### What is being asked
Only the pictures should be left out; write out all other data exactly.

━━━━━ Data ━━━━━

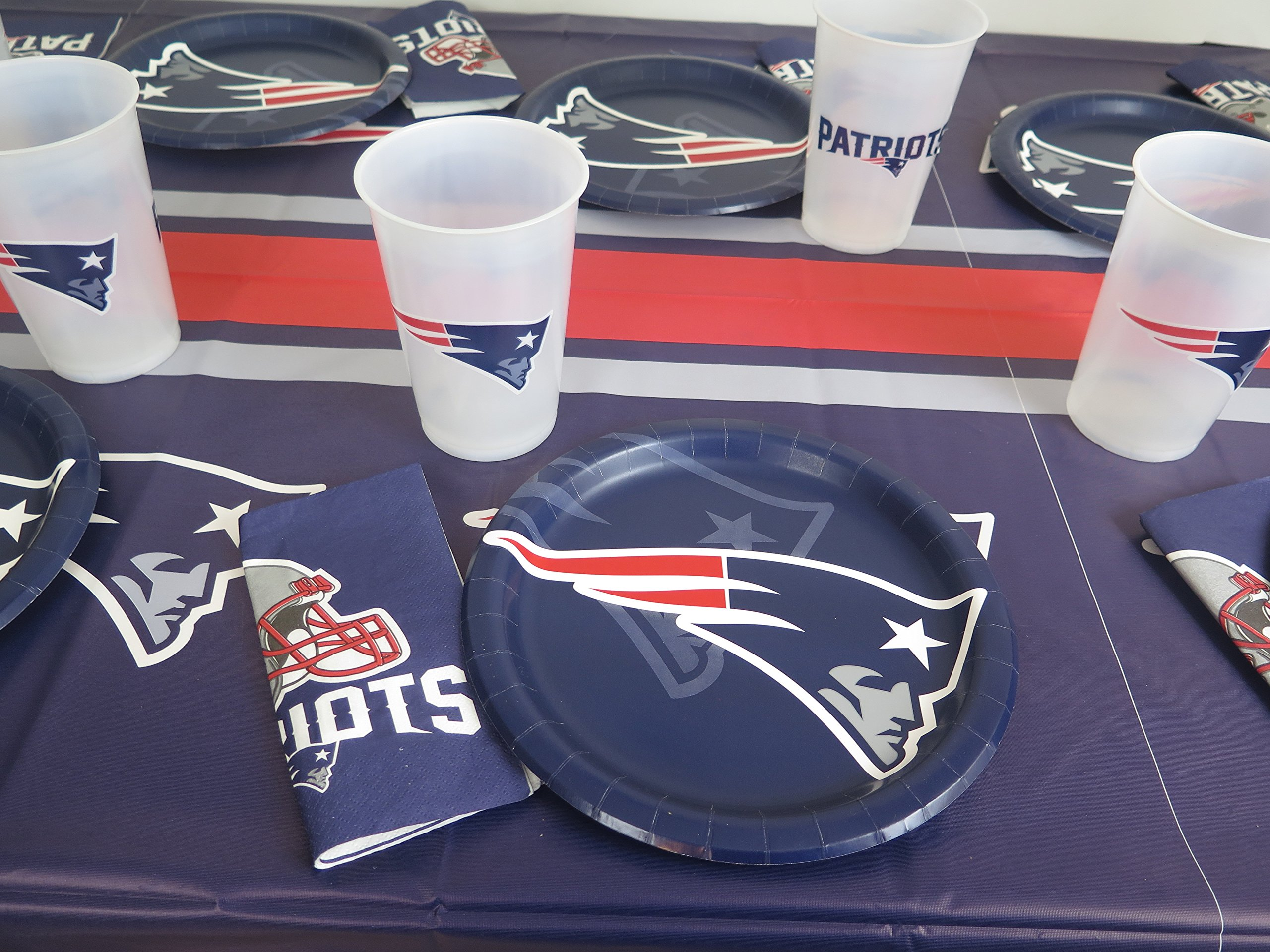 New England Patriots SUPER BOWL PARTY 49 piece playoffs party set, Tablecloth, 16 jumbo plastic cup, 16 plates and 16 napkins .s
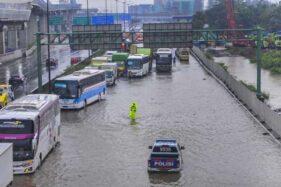 Banjir Juga Rendam Bekasi, Sejumlah Warga Terpaksa Mengungsi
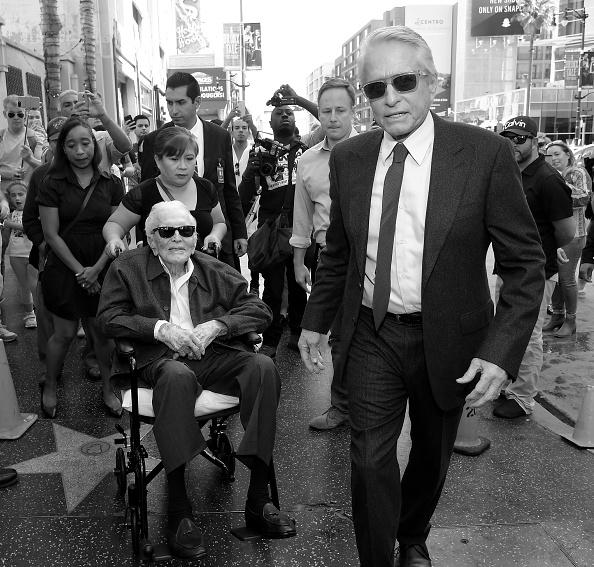 Boulevard「Hollywood Walk of Fame Ceremony Honoring Michael Douglas」:写真・画像(16)[壁紙.com]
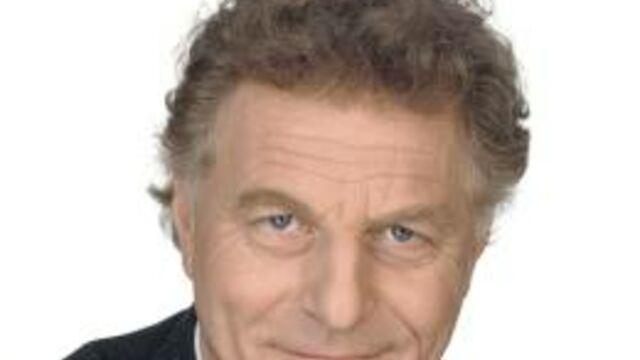 Robert Namias part, Jean-Claude Dassier prend du galon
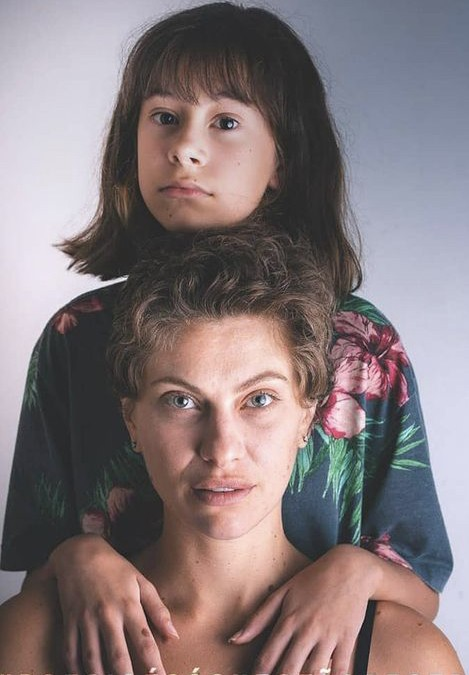 Lana Rhodes e a filha, Manuela  (Foto: Reprodução)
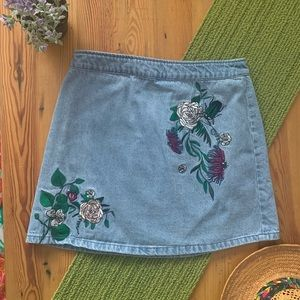 H&M COACHELLA Embroidered high waist denim skirt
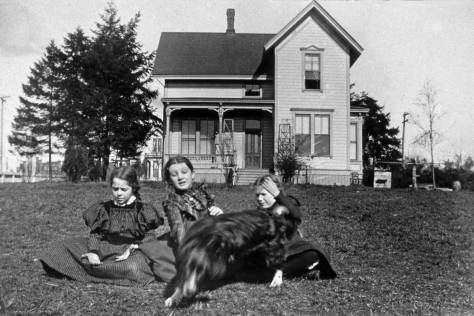 The Campbell home at the southwest corner of James (on the left) and Minor (behind it).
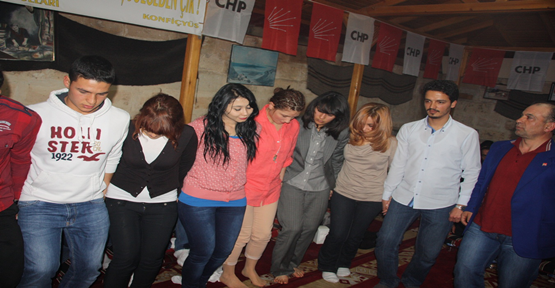 CHP'li Gençlerden Sıra Gecesi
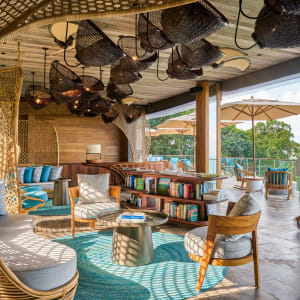 Six Senses Krabey Island à Sihanoukville & Îles: Lobby with Host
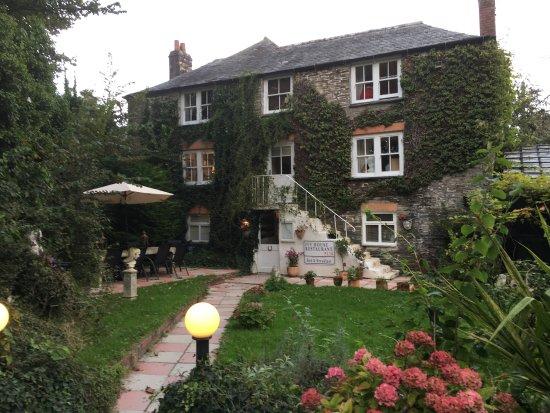 Ivy House Restaurant St Merryn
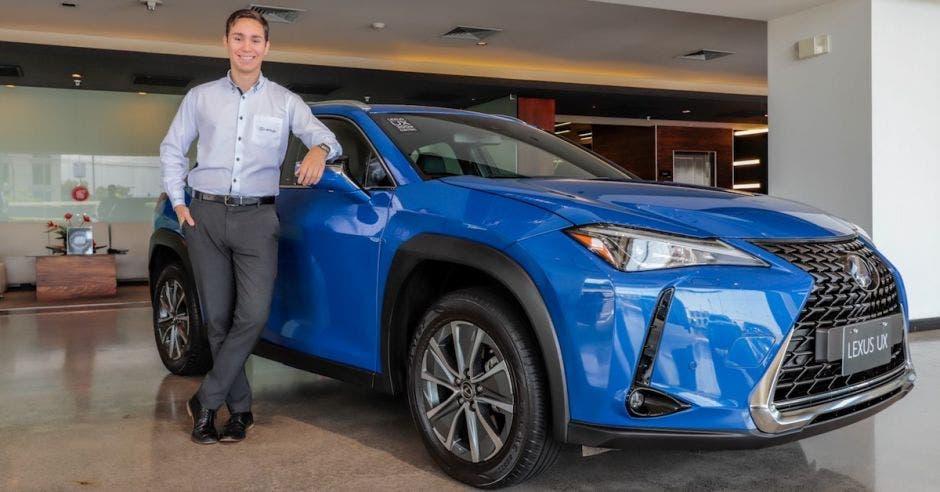 Lexus azul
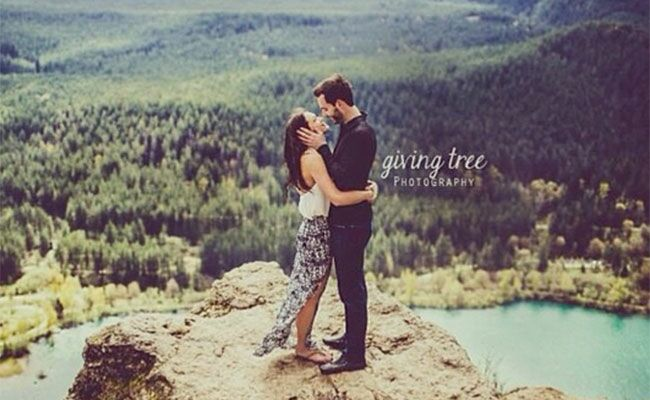 Have You Seen Desiree Hartsock's Rustic Engagement Pic Yet?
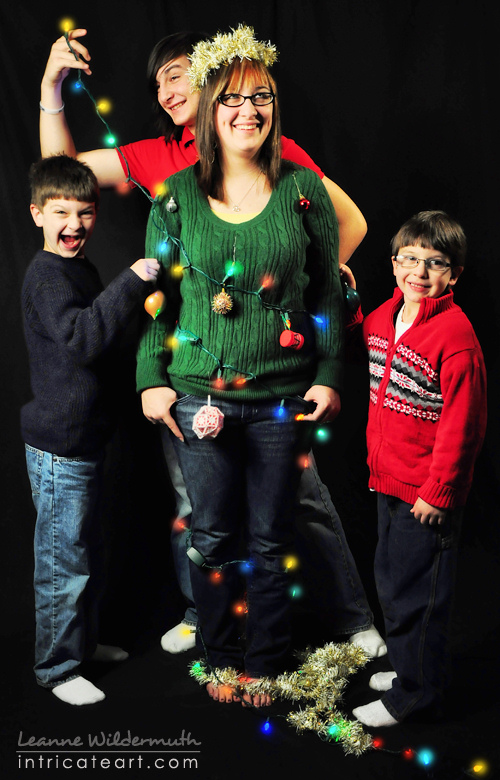 17 Creative Sibling Photography Christmas Images Sibling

━━━━━

### Finished exercise
 New England Patriots SUPER BOWL PARTY 49 piece playoffs party set, Tablecloth, 16 jumbo plastic cup, 16 plates and 16 napkins .s
 Banjir Juga Rendam Bekasi, Sejumlah Warga Terpaksa Mengungsi
 Boulevard「Hollywood Walk of Fame Ceremony Honoring Michael Douglas」:写真・画像(16)[壁紙.com]
 Robert Namias part, Jean-Claude Dassier prend du galon
 Lana Rhodes e a filha, Manuela  (Foto: Reprodução)
 H&M COACHELLA Embroidered high waist denim skirt
 The Campbell home at the southwest corner of James (on the left) and Minor (behind it).
 CHP'li Gençlerden Sıra Gecesi
 Six Senses Krabey Island à Sihanoukville & Îles: Lobby with Host
 Ivy House Restaurant St Merryn
 Lexus azul
 Have You Seen Desiree Hartsock's Rustic Engagement Pic Yet?
 17 Creative Sibling Photography Christmas Images Sibling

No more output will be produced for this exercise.